**** Le texte ****

Photo : Nedaa Salah retrouve sa famille après avoir été libérée de prison dans le cadre de l’accord d’échange, le 20 janvier 2025 © Quds News Network
Alors que l’attention du monde entier était focalisée sur la libération de trois otages israéliens du Hamas dimanche soir, on a beaucoup moins parlé de la libération de 90 Palestiniens de la prison israélienne, dont la plupart étaient détenus depuis des mois sans inculpation. Les premiers échanges prévus par l’accord de cessez-le-feu à Gaza devaient avoir lieu plus ou moins simultanément, mais Israël a retardé d’environ sept heures les libérations de la prison d’Ofer, en Cisjordanie occupée, laissant les familles des prisonniers attendre jusqu’à une heure du matin pour retrouver leurs proches.
Israël a imputé ce retard à la Croix-Rouge, tandis que les autorités palestiniennes ont affirmé qu’il y avait un problème avec la liste israélienne des prisonniers à libérer. Dans l’ensemble, le processus de libération a été marqué par la punition collective qui caractérise le traitement réservé par Israël aux Palestiniens dans les territoires occupés.
Des milliers de Palestiniens - dont des familles de prisonniers, des militants et d’anciens prisonniers - se sont entassés sur la place principale de Beitunia, près de Ramallah, attendant pendant des heures dans le froid pour accueillir leurs proches, sans savoir quand les 72 prisonniers et détenus arriveraient (12 autres, qui devaient être libérés à Jérusalem-Est, ont également été retardés). La foule a allumé des feux pour se réchauffer et certains jeunes ont brûlé un tas de pneus pour tenter de bloquer les avancées attendues de l’armée israélienne.

****

À faire:
**1.** Recopiez mot pour mot le passage de l'article sur la libération des prisonniers palestiniens qui va de « Photo : Nedaa » jusqu'à « retrouver leurs proches. ».
**2.** Reprenez l'article sur la libération des prisonniers palestiniens et écrivez la suite après sa dernière phrase.

**** Données enregistrées ****

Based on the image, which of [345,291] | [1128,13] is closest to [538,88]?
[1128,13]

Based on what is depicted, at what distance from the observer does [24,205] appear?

****

Réponses par tâche:
**1.**
Photo : Nedaa Salah retrouve sa famille après avoir été libérée de prison dans le cadre de l’accord d’échange, le 20 janvier 2025 © Quds News Network
Alors que l’attention du monde entier était focalisée sur la libération de trois otages israéliens du Hamas dimanche soir, on a beaucoup moins parlé de la libération de 90 Palestiniens de la prison israélienne, dont la plupart étaient détenus depuis des mois sans inculpation. Les premiers échanges prévus par l’accord de cessez-le-feu à Gaza devaient avoir lieu plus ou moins simultanément, mais Israël a retardé d’environ sept heures les libérations de la prison d’Ofer, en Cisjordanie occupée, laissant les familles des prisonniers attendre jusqu’à une heure du matin pour retrouver leurs proches.

**2.**
Les forces de sécurité de l’Autorité palestinienne sont ensuite venues éteindre les incendies afin de ne pas donner à Israël une excuse pour retarder la libération des prisonniers. Cependant, il semble qu’entre l’armée israélienne, qui s’était engagée à empêcher les scènes de fête dans les rues de Cisjordanie, et les colons, irrités par la libération des prisonniers palestiniens, nombreux étaient ceux qui souhaitaient ardemment que la libération soit reportée.
Lors du précédent échange de captifs, en novembre 2023, des bus de la Croix-Rouge avaient transporté les prisonniers de la prison d’Ofer jusqu’au centre de Ramallah, où ils avaient été accueillis par une foule en liesse. Cette fois-ci, Israël a décidé de les emmener à Beitunia, à la périphérie de la ville, pour tenter de minimiser une autre grande manifestation publique de la fierté nationale palestinienne.
Cela n’a servi à rien : une fois que les forces israéliennes qui avaient accompagné les bus de la Croix-Rouge se sont retirées de la zone, après avoir tenté de repousser la foule et tiré des gaz lacrymogènes alors que de jeunes Palestiniens leur lançaient des pierres, des célébrations massives ont immédiatement eu lieu. Des feux d’artifice ont illuminé le ciel, tandis que la foule scandait des slogans nationalistes et brandissait des drapeaux palestiniens et du Hamas. Des personnes sont montées sur les bus et ont tenté d’ouvrir les portes jusqu’à ce que la police palestinienne arrive pour les repousser (les forces de l’AP ont également détenu le reporter d’Al Jazeera, Givara Budeiri, qui couvrait les événements, pendant environ une heure, à la suite d’une décision prise au début du mois d’interdire à la chaîne d’opérer en Cisjordanie).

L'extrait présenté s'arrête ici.